STATED PROBLEM: Reproduce word for word the stretch of the Mao Zedong post below, starting at "Young Mao Zedong" and ending at "to your target.".

TEXT:
++++
Friday, November 14, 2014

Mao Zedong, and Nuclear Submarines


Young Mao Zedong
From the last post we can get a peek into Mao Zedong’s bag of tricks. When Mao learned that Moscow announced a 12-year plan for China to acquire nuclear weapons, “he announced grandly to his inner circle, ‘We must control the Earth’”[i].

Let’s peek into Mao’s bag of tricks again. Nuclear weapons are useless unless you have a way to deliver them to your target.
Shrapnel on home in Quemoy 1954

China bombarded Quemoy with over 30,000 Russian made artillery shells to begin the 2nd Taiwan Strait crisis. Secretary of State John Foster Dulles made it clear that the US would defend not only Taiwan but also Quemoy both in word and deed. A large US Navy fleet steamed into the Taiwan Strait.

USSR (Union of Soviet Socialist Republics) Foreign Minister Andrei Gromyko flew secretly to Peking. He stated in his memoirs that Mao had a plan in case the Americans invade China because of a war over Taiwan. Gromyko quotes Mao:
Andre Gromyko

“In the event of war ... you should let them (the Americans) penetrate deep inside the territory”[ii] of China. “Only when the Americans are right in the central provinces should you give them everything you’ve got”[iii] (meaning nukes).  

“I was flabbergasted,”[iv] Gromyko exclaimed. “I heard at first hand utterances that showed a willingness to accept the possibility of an American nuclear attack on China, and then to discuss means by which to fight against it”[v].
++++
SUPPLIED MATERIAL:
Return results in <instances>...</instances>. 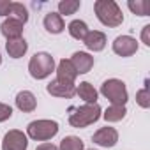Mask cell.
I'll return each instance as SVG.
<instances>
[{"instance_id":"6da1fadb","label":"cell","mask_w":150,"mask_h":150,"mask_svg":"<svg viewBox=\"0 0 150 150\" xmlns=\"http://www.w3.org/2000/svg\"><path fill=\"white\" fill-rule=\"evenodd\" d=\"M94 11H96L97 20L104 27L115 28V27L122 25V21H124L122 9L118 7V4L115 0H97L94 4Z\"/></svg>"},{"instance_id":"7a4b0ae2","label":"cell","mask_w":150,"mask_h":150,"mask_svg":"<svg viewBox=\"0 0 150 150\" xmlns=\"http://www.w3.org/2000/svg\"><path fill=\"white\" fill-rule=\"evenodd\" d=\"M69 124L76 129H83L88 127L92 124H96L101 118V106L96 104H83V106H76L69 110Z\"/></svg>"},{"instance_id":"3957f363","label":"cell","mask_w":150,"mask_h":150,"mask_svg":"<svg viewBox=\"0 0 150 150\" xmlns=\"http://www.w3.org/2000/svg\"><path fill=\"white\" fill-rule=\"evenodd\" d=\"M53 71H55V58L46 51L35 53L28 62V72L34 80H44Z\"/></svg>"},{"instance_id":"277c9868","label":"cell","mask_w":150,"mask_h":150,"mask_svg":"<svg viewBox=\"0 0 150 150\" xmlns=\"http://www.w3.org/2000/svg\"><path fill=\"white\" fill-rule=\"evenodd\" d=\"M101 94H103L113 106H125V103H127V99H129L125 83H124L122 80H117V78L106 80V81L101 85Z\"/></svg>"},{"instance_id":"5b68a950","label":"cell","mask_w":150,"mask_h":150,"mask_svg":"<svg viewBox=\"0 0 150 150\" xmlns=\"http://www.w3.org/2000/svg\"><path fill=\"white\" fill-rule=\"evenodd\" d=\"M57 132H58V124L55 120H48V118L34 120L27 127L28 138H32L35 141H48L53 136H57Z\"/></svg>"},{"instance_id":"8992f818","label":"cell","mask_w":150,"mask_h":150,"mask_svg":"<svg viewBox=\"0 0 150 150\" xmlns=\"http://www.w3.org/2000/svg\"><path fill=\"white\" fill-rule=\"evenodd\" d=\"M28 148V138L23 131L13 129L6 132L2 139V150H27Z\"/></svg>"},{"instance_id":"52a82bcc","label":"cell","mask_w":150,"mask_h":150,"mask_svg":"<svg viewBox=\"0 0 150 150\" xmlns=\"http://www.w3.org/2000/svg\"><path fill=\"white\" fill-rule=\"evenodd\" d=\"M46 90H48V94H51L53 97H65V99H71L74 94H76V85L57 78V80H53V81H50V83L46 85Z\"/></svg>"},{"instance_id":"ba28073f","label":"cell","mask_w":150,"mask_h":150,"mask_svg":"<svg viewBox=\"0 0 150 150\" xmlns=\"http://www.w3.org/2000/svg\"><path fill=\"white\" fill-rule=\"evenodd\" d=\"M113 51L120 57H131L138 51V41L131 35H118L113 41Z\"/></svg>"},{"instance_id":"9c48e42d","label":"cell","mask_w":150,"mask_h":150,"mask_svg":"<svg viewBox=\"0 0 150 150\" xmlns=\"http://www.w3.org/2000/svg\"><path fill=\"white\" fill-rule=\"evenodd\" d=\"M92 141L99 146H104V148H110V146H115L117 141H118V132L115 127H101L97 132H94L92 136Z\"/></svg>"},{"instance_id":"30bf717a","label":"cell","mask_w":150,"mask_h":150,"mask_svg":"<svg viewBox=\"0 0 150 150\" xmlns=\"http://www.w3.org/2000/svg\"><path fill=\"white\" fill-rule=\"evenodd\" d=\"M69 60H71V64L74 65V69H76L78 74H87V72L94 67V57L88 55L87 51H76Z\"/></svg>"},{"instance_id":"8fae6325","label":"cell","mask_w":150,"mask_h":150,"mask_svg":"<svg viewBox=\"0 0 150 150\" xmlns=\"http://www.w3.org/2000/svg\"><path fill=\"white\" fill-rule=\"evenodd\" d=\"M83 44L90 51H103L106 46V35L99 30H88V34L83 39Z\"/></svg>"},{"instance_id":"7c38bea8","label":"cell","mask_w":150,"mask_h":150,"mask_svg":"<svg viewBox=\"0 0 150 150\" xmlns=\"http://www.w3.org/2000/svg\"><path fill=\"white\" fill-rule=\"evenodd\" d=\"M16 108L23 113H32L35 108H37V99L32 92L28 90H21L18 96H16Z\"/></svg>"},{"instance_id":"4fadbf2b","label":"cell","mask_w":150,"mask_h":150,"mask_svg":"<svg viewBox=\"0 0 150 150\" xmlns=\"http://www.w3.org/2000/svg\"><path fill=\"white\" fill-rule=\"evenodd\" d=\"M0 32L6 39H18L23 34V23L13 18H7L2 25H0Z\"/></svg>"},{"instance_id":"5bb4252c","label":"cell","mask_w":150,"mask_h":150,"mask_svg":"<svg viewBox=\"0 0 150 150\" xmlns=\"http://www.w3.org/2000/svg\"><path fill=\"white\" fill-rule=\"evenodd\" d=\"M76 76H78V72H76V69H74V65L71 64V60L62 58L58 62V67H57V78L64 80V81H69V83H74Z\"/></svg>"},{"instance_id":"9a60e30c","label":"cell","mask_w":150,"mask_h":150,"mask_svg":"<svg viewBox=\"0 0 150 150\" xmlns=\"http://www.w3.org/2000/svg\"><path fill=\"white\" fill-rule=\"evenodd\" d=\"M6 50H7V53H9L11 58H21V57L27 53L28 44H27V41H25L23 37H18V39H7V42H6Z\"/></svg>"},{"instance_id":"2e32d148","label":"cell","mask_w":150,"mask_h":150,"mask_svg":"<svg viewBox=\"0 0 150 150\" xmlns=\"http://www.w3.org/2000/svg\"><path fill=\"white\" fill-rule=\"evenodd\" d=\"M44 28L50 34H60V32H64V28H65L64 18L58 13H48L44 16Z\"/></svg>"},{"instance_id":"e0dca14e","label":"cell","mask_w":150,"mask_h":150,"mask_svg":"<svg viewBox=\"0 0 150 150\" xmlns=\"http://www.w3.org/2000/svg\"><path fill=\"white\" fill-rule=\"evenodd\" d=\"M76 94L80 96V99L85 101V104H96L97 103V90L88 81H81L76 87Z\"/></svg>"},{"instance_id":"ac0fdd59","label":"cell","mask_w":150,"mask_h":150,"mask_svg":"<svg viewBox=\"0 0 150 150\" xmlns=\"http://www.w3.org/2000/svg\"><path fill=\"white\" fill-rule=\"evenodd\" d=\"M67 30H69L71 37L76 39V41H83L85 35L88 34V27H87V23H85L83 20H72V21L69 23Z\"/></svg>"},{"instance_id":"d6986e66","label":"cell","mask_w":150,"mask_h":150,"mask_svg":"<svg viewBox=\"0 0 150 150\" xmlns=\"http://www.w3.org/2000/svg\"><path fill=\"white\" fill-rule=\"evenodd\" d=\"M7 18L18 20V21H21V23L25 25V23L28 21V11H27V7H25L23 4H20V2H13V4H11V9H9Z\"/></svg>"},{"instance_id":"ffe728a7","label":"cell","mask_w":150,"mask_h":150,"mask_svg":"<svg viewBox=\"0 0 150 150\" xmlns=\"http://www.w3.org/2000/svg\"><path fill=\"white\" fill-rule=\"evenodd\" d=\"M125 113H127L125 106H113L111 104L110 108H106V111L103 113V117H104L106 122H120L125 117Z\"/></svg>"},{"instance_id":"44dd1931","label":"cell","mask_w":150,"mask_h":150,"mask_svg":"<svg viewBox=\"0 0 150 150\" xmlns=\"http://www.w3.org/2000/svg\"><path fill=\"white\" fill-rule=\"evenodd\" d=\"M58 150H85V145L78 136H65L60 141Z\"/></svg>"},{"instance_id":"7402d4cb","label":"cell","mask_w":150,"mask_h":150,"mask_svg":"<svg viewBox=\"0 0 150 150\" xmlns=\"http://www.w3.org/2000/svg\"><path fill=\"white\" fill-rule=\"evenodd\" d=\"M80 6H81L80 0H60V2H58V14L60 16L62 14H65V16L74 14L80 9Z\"/></svg>"},{"instance_id":"603a6c76","label":"cell","mask_w":150,"mask_h":150,"mask_svg":"<svg viewBox=\"0 0 150 150\" xmlns=\"http://www.w3.org/2000/svg\"><path fill=\"white\" fill-rule=\"evenodd\" d=\"M127 6L138 16H148L150 14V2H148V0H136V2H134V0H131Z\"/></svg>"},{"instance_id":"cb8c5ba5","label":"cell","mask_w":150,"mask_h":150,"mask_svg":"<svg viewBox=\"0 0 150 150\" xmlns=\"http://www.w3.org/2000/svg\"><path fill=\"white\" fill-rule=\"evenodd\" d=\"M136 103L141 106V108H150V92H148V83H145V87L141 90H138L136 94Z\"/></svg>"},{"instance_id":"d4e9b609","label":"cell","mask_w":150,"mask_h":150,"mask_svg":"<svg viewBox=\"0 0 150 150\" xmlns=\"http://www.w3.org/2000/svg\"><path fill=\"white\" fill-rule=\"evenodd\" d=\"M13 115V108L9 104H4V103H0V122H6L9 120Z\"/></svg>"},{"instance_id":"484cf974","label":"cell","mask_w":150,"mask_h":150,"mask_svg":"<svg viewBox=\"0 0 150 150\" xmlns=\"http://www.w3.org/2000/svg\"><path fill=\"white\" fill-rule=\"evenodd\" d=\"M11 0H0V16H7L11 9Z\"/></svg>"},{"instance_id":"4316f807","label":"cell","mask_w":150,"mask_h":150,"mask_svg":"<svg viewBox=\"0 0 150 150\" xmlns=\"http://www.w3.org/2000/svg\"><path fill=\"white\" fill-rule=\"evenodd\" d=\"M141 41H143L146 46H150V25H145V27H143V32H141Z\"/></svg>"},{"instance_id":"83f0119b","label":"cell","mask_w":150,"mask_h":150,"mask_svg":"<svg viewBox=\"0 0 150 150\" xmlns=\"http://www.w3.org/2000/svg\"><path fill=\"white\" fill-rule=\"evenodd\" d=\"M35 150H58V146H55L53 143H42V145H39Z\"/></svg>"},{"instance_id":"f1b7e54d","label":"cell","mask_w":150,"mask_h":150,"mask_svg":"<svg viewBox=\"0 0 150 150\" xmlns=\"http://www.w3.org/2000/svg\"><path fill=\"white\" fill-rule=\"evenodd\" d=\"M0 64H2V55H0Z\"/></svg>"},{"instance_id":"f546056e","label":"cell","mask_w":150,"mask_h":150,"mask_svg":"<svg viewBox=\"0 0 150 150\" xmlns=\"http://www.w3.org/2000/svg\"><path fill=\"white\" fill-rule=\"evenodd\" d=\"M90 150H94V148H90Z\"/></svg>"}]
</instances>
++++
SOLUTION:
Young Mao Zedong
From the last post we can get a peek into Mao Zedong’s bag of tricks. When Mao learned that Moscow announced a 12-year plan for China to acquire nuclear weapons, “he announced grandly to his inner circle, ‘We must control the Earth’”[i].

Let’s peek into Mao’s bag of tricks again. Nuclear weapons are useless unless you have a way to deliver them to your target.